Agile Testing
Scrum
An Agile framework organizing work into fixed-length sprints with defined roles, events, and artifacts.
Full definition
Scrum is the most popular Agile framework. It organizes work into time-boxed iterations called sprints (usually 2 weeks) with defined roles, events, and artifacts.
Scrum roles:
- Product Owner: Defines what to build (priorities, requirements)

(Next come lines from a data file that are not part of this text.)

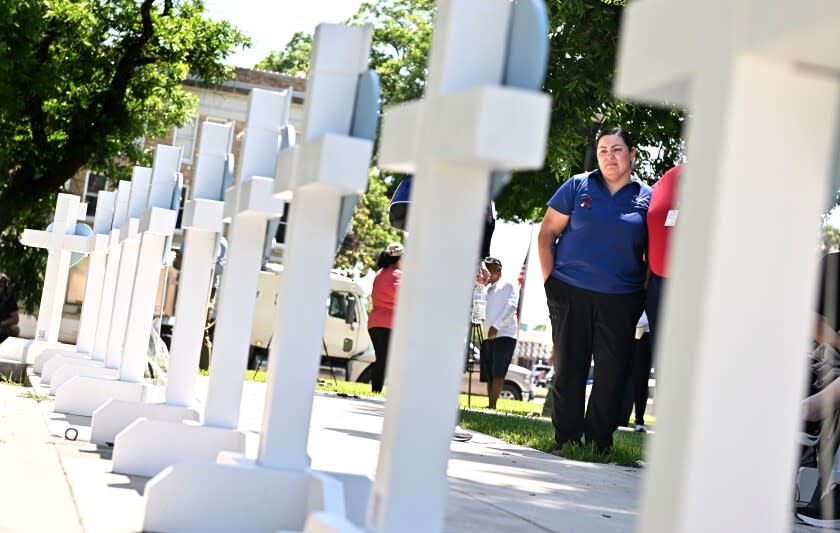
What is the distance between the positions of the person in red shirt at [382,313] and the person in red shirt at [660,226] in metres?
6.16

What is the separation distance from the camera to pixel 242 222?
167 inches

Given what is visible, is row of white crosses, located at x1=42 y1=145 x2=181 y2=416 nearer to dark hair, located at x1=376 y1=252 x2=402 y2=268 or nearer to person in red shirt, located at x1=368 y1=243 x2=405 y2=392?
person in red shirt, located at x1=368 y1=243 x2=405 y2=392

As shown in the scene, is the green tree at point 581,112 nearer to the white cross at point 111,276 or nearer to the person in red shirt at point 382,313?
the person in red shirt at point 382,313

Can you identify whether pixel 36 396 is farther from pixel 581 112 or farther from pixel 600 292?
pixel 581 112

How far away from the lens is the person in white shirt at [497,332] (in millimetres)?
13062

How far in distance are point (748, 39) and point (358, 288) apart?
24.6 metres

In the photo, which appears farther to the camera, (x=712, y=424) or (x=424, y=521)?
(x=424, y=521)

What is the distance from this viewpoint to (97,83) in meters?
25.8

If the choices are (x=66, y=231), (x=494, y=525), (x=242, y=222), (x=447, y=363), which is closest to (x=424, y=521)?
(x=447, y=363)

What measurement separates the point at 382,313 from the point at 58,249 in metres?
3.59

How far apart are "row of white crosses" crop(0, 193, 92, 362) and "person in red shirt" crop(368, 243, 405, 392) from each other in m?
3.33

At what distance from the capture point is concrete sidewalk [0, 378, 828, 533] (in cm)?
350

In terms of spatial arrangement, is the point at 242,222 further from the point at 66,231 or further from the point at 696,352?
the point at 66,231

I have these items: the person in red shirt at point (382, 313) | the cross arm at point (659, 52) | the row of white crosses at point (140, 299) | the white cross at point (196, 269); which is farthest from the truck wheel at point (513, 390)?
the cross arm at point (659, 52)
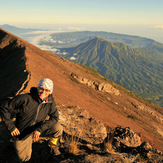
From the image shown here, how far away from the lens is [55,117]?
459 cm

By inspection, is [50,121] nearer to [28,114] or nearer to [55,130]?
[55,130]

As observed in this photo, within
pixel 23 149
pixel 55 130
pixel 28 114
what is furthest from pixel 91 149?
pixel 28 114

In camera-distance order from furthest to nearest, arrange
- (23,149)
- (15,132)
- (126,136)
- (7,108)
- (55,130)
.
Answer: (126,136), (55,130), (23,149), (15,132), (7,108)

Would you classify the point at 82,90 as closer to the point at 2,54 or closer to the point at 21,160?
the point at 2,54

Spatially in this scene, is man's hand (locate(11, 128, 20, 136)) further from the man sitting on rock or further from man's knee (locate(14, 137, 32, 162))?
man's knee (locate(14, 137, 32, 162))

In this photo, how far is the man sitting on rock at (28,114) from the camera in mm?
3799

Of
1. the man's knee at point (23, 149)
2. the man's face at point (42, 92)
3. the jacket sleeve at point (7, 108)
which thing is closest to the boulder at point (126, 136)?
the man's knee at point (23, 149)

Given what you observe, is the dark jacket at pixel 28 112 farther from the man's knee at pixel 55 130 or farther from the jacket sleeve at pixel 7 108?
the man's knee at pixel 55 130

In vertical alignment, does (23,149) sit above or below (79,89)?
above

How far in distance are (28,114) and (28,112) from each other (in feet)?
0.24

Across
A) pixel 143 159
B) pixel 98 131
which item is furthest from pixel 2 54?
pixel 143 159

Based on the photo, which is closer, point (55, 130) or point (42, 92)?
point (42, 92)

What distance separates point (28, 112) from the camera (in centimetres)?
398

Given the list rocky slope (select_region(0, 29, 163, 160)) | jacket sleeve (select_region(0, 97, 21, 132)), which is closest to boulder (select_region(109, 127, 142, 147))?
jacket sleeve (select_region(0, 97, 21, 132))
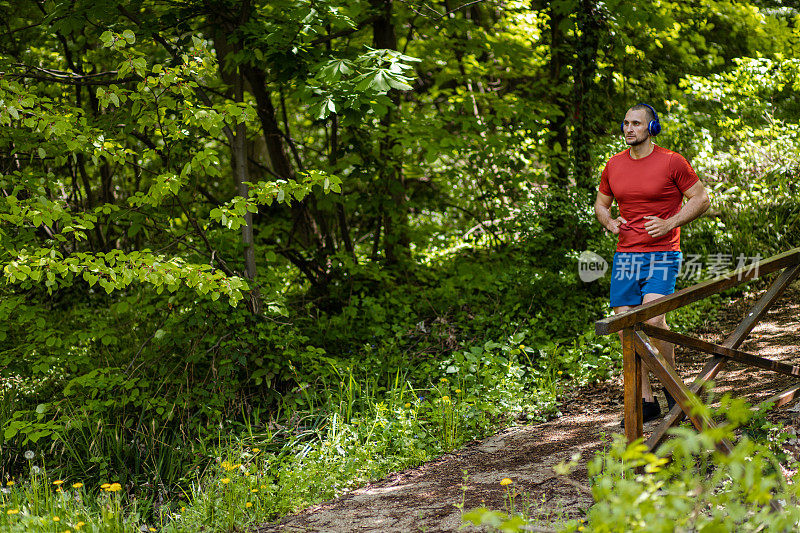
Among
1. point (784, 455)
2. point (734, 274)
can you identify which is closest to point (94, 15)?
point (734, 274)

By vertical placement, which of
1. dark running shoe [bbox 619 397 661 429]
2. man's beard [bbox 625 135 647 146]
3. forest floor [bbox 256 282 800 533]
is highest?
man's beard [bbox 625 135 647 146]

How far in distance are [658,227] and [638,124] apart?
63 centimetres

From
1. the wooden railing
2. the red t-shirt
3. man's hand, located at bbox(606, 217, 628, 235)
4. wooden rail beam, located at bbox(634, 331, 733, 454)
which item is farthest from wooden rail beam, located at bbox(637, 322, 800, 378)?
man's hand, located at bbox(606, 217, 628, 235)

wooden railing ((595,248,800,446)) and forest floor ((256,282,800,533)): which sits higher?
wooden railing ((595,248,800,446))

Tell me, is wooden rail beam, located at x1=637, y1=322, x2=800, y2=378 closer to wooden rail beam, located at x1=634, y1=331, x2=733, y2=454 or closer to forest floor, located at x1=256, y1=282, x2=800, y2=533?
wooden rail beam, located at x1=634, y1=331, x2=733, y2=454

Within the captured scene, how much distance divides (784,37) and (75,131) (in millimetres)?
8227

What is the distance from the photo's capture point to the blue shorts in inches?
169

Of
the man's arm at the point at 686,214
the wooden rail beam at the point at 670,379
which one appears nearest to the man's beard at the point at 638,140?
the man's arm at the point at 686,214

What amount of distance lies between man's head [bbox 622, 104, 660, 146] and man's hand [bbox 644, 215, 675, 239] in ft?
1.63

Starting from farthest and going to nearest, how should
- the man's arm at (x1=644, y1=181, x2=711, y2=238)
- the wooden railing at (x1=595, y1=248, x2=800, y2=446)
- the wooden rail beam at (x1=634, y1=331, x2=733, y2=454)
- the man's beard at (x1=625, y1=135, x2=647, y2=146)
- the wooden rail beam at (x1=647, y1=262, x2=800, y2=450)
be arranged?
the man's beard at (x1=625, y1=135, x2=647, y2=146), the man's arm at (x1=644, y1=181, x2=711, y2=238), the wooden rail beam at (x1=647, y1=262, x2=800, y2=450), the wooden railing at (x1=595, y1=248, x2=800, y2=446), the wooden rail beam at (x1=634, y1=331, x2=733, y2=454)

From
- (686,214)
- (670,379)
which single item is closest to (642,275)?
(686,214)

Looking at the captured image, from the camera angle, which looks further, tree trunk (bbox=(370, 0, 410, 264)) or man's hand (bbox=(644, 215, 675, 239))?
tree trunk (bbox=(370, 0, 410, 264))

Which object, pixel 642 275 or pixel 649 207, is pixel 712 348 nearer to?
pixel 642 275

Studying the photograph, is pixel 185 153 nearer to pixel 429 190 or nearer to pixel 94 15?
pixel 94 15
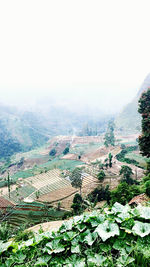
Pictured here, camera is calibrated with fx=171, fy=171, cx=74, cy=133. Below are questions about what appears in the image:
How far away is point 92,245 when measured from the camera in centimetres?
199

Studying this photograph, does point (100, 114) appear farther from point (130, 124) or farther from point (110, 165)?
point (110, 165)

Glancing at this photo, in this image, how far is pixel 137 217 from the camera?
2186 millimetres

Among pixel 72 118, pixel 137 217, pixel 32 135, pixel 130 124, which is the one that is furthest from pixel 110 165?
pixel 72 118

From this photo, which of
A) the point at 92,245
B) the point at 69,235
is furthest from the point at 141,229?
the point at 69,235

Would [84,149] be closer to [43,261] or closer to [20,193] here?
[20,193]

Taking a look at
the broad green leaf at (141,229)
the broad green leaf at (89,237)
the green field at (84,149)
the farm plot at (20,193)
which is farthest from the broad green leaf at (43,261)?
the green field at (84,149)

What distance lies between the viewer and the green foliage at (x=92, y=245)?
176 cm

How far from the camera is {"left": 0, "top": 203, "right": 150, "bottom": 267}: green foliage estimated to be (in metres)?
1.76

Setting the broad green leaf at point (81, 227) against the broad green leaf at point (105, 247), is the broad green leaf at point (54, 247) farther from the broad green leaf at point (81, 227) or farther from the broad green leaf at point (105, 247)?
the broad green leaf at point (105, 247)

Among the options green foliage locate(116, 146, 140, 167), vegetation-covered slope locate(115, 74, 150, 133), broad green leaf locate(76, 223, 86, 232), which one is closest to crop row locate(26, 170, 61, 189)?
green foliage locate(116, 146, 140, 167)

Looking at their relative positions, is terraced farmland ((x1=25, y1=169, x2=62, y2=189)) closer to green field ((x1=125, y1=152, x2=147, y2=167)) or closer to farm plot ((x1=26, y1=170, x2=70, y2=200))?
farm plot ((x1=26, y1=170, x2=70, y2=200))

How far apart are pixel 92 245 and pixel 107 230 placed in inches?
9.5

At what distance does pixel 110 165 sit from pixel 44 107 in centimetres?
16627

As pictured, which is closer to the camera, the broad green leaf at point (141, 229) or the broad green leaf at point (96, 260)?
the broad green leaf at point (96, 260)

- Scrum Master: Facilitates the process, removes blockers
- Development Team: Builds the product (includes QA!)
Scrum events:
- Sprint Planning: Team selects work for the sprint
- Daily Standup: 15-minute sync on progress/blockers
- Sprint Review: Demo completed work to stakeholders
- Sprint Retrospective: Improve the team's process
Scrum artifacts:
- Product Backlog: Prioritized list of all work
- Sprint Backlog: Work selected for current sprint
- Increment: Working product at end of sprint
QA in Scrum:
- QA participates in all events
- Tests stories within the same sprint they're developed
- Helps define acceptance criteria during refinement
- Maintains and runs automated regression tests
- Reports on quality metrics
Understanding Scrum is essential for any QA role — virtually all modern software teams use some form of Agile/Scrum.